When developers are first getting started using BCS, they typically use SharePoint Designer (or perhaps Visual Studio 2010) to put together their BCS model. Using either of those tools, it is pretty easy to discover an external data source, and follow the appropriate steps to connect BCS to the data source and create an external content type (ECT). This is great for the most common scenarios. But sooner or later, you will encounter scenarios where you can’t use SharePoint Designer or Visual Studio to configure your model for you. In these cases, you need to edit the BCS metadata schema directly as an XML file. In addition, even if you never leave the confines of SharePoint Designer or Visual Studio for creating ECTs, it is important to understand the BCS metadata schema. I love using great tooling, but I always want to understand what’s going on under the hood.
I’m currently in the process of writing a couple of MSDN articles on creating more advanced associations using BCS, such as creating a one-to-many association where you don’t have a foreign key, and creating many-to-many associations. In both of these scenarios, you need to edit the BCS model directly. As I was wrapping my head around the BCS metadata schema, I thought it would be helpful to me to use an outlining tool to explore the schema. OneNote 2010 has the best outlining tool that I’ve ever used. It has the necessary capability of collapsing and expanding nodes, promoting and demoting nodes, and moving nodes around by dragging/dropping. In addition, you can place tables at any node, and then format those tables as you like. I put together a OneNote page that contains the elements and attributes of the BCS metadata schema. Being able to expand and contract the nodes enabled me to see the big picture. I made links back to the MSDN documentation topics, so it is easy to navigate to the documentation for each element, attribute, and property.
I thought this outline would be useful to others, so I posted the OneNote page to my Live SkyDrive. You can download it here. After you download it, open it using OneNote 2010. If you are doing SharePoint development, you probably are aware of the 2010 Information Worker Demonstration and Evaluation Virtual Machine. If you don’t have OneNote 2010 on your local machine, you can open this OneNote page using OneNote in that virtual machine. Note that unless you’ve configured the VM to allow it (which isn’t recommended), you can’t navigate back to MSDN from the OneNote page.
Note that this is not official documentation in any shape or form. It is just another way to navigate to the official docs.
Here is what the BCS Schema looks like in the OneNote file:
The BCS Metadata schema allows you to supply additional properties for certain elements. When you supply these additional properties, you use the Properties element, which children Property elements. Each Property element has a Name and Type attribute. The value of the property is text content of the Property element.
I’ve included those properties in my study notes:
I took a few shortcuts when putting together these notes.
Some elements (such as AccessControlList, and LocalizedDisplayNames) occur at a variety of places in the document. I didn’t repeat the attributes and child elements for those elements over and over again in the OneNote page. They are coded in the same way in every location, and it didn’t add any clarity to the outline to repeat that information.
In a few places, a number of attributes are self-explanatory. For instance, in the example below, it is pretty clear that the Name attribute is the name of the Method, so I didn’t bother writing a description for the attribute. As I said, these are just study notes that I assembled for myself that provide a convenient way to navigate through the online documentation.

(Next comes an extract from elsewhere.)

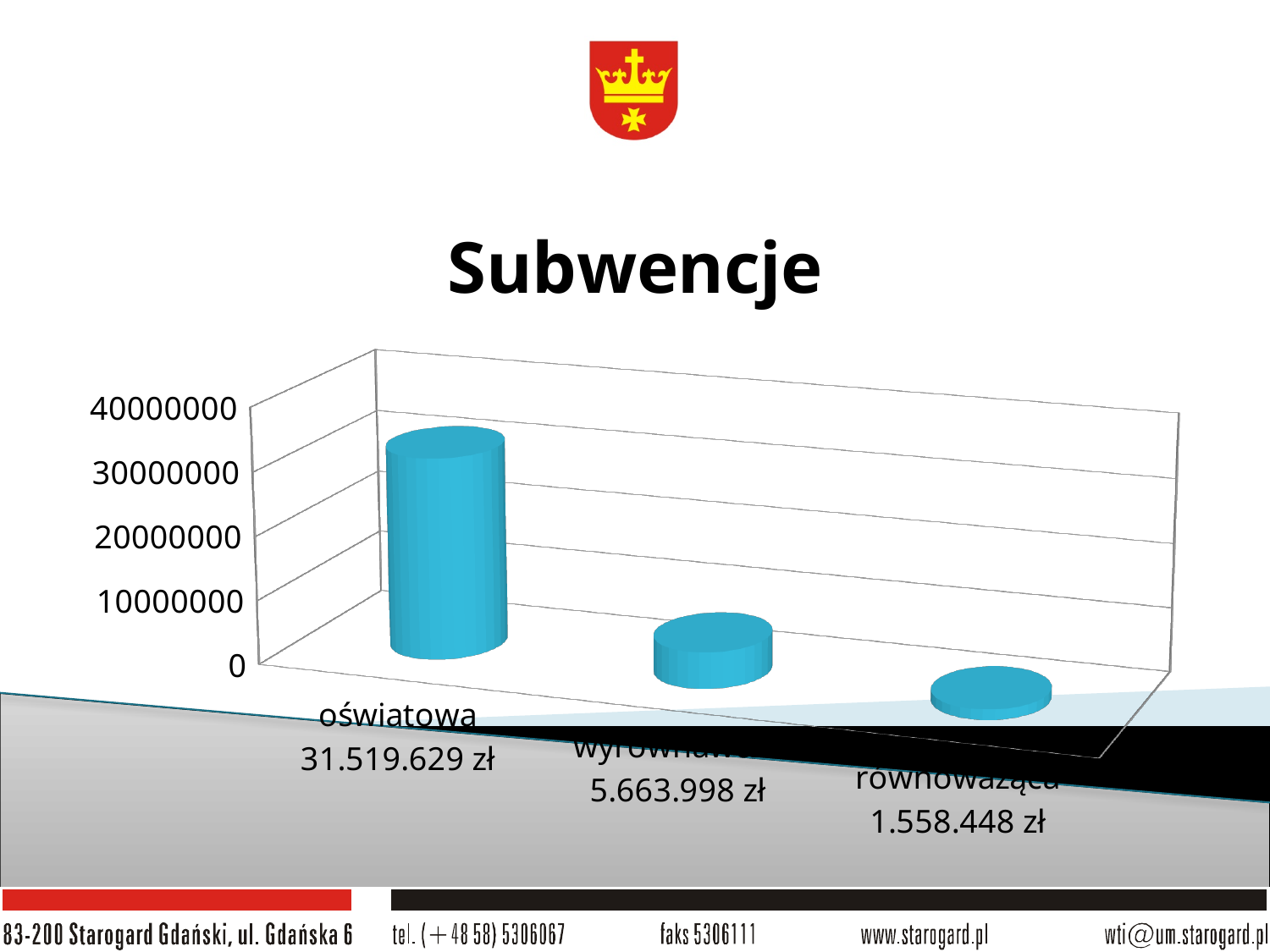
How many categories are plotted in the chart? 3 Which category has the highest value? oświatowa What is the value for the 'równoważąca' category? 1.558.448 zł What is the value shown for the middle bar of the chart? 5.663.998 zł Which category has the lowest value? równoważąca What is the value for the 'oświatowa' category? 31.519.629 zł What is the title of the chart? Subwencje Which is larger: the value for 'oświatowa' or the value for 'równoważąca'? oświatowa Is the value for 'oświatowa' greater or less than 30000000? greater What type of chart is shown on the slide? bar chart What is the difference between the 'oświatowa' value and the 'równoważąca' value? 29.961.181 zł Do the values rise or fall from left to right across the categories? fall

There is one issue around the TypeDescriptor element that bears mentioning. A TypeDescriptor element can contain a child TypeDescriptors element, which then contains one or more TypeDescriptor element. You will find this when a TypeDescriptor is describing a collection of some type. I’ll examine this issue further when I write about TypeDescriptor elements in more detail. In the outline, I didn’t repeat the attributes and properties of the TypeDescriptor that is a descendant of another TypeDescriptor element.
I’ve grappled with the issue of documenting XML vocabularies. The approach taken by the BCS documentation is essentially the same approach as taken by the Open XML specification. For each element, you list its attributes, its child elements, and its parent element. This is pretty good for a reference, but it doesn’t help to put the big picture together. Instead of using OneNote for this purpose, I can imagine putting together a web page with links to documentation of elements and attributes organized in a hierarchical control. This might be a great way to navigate through XML documentation.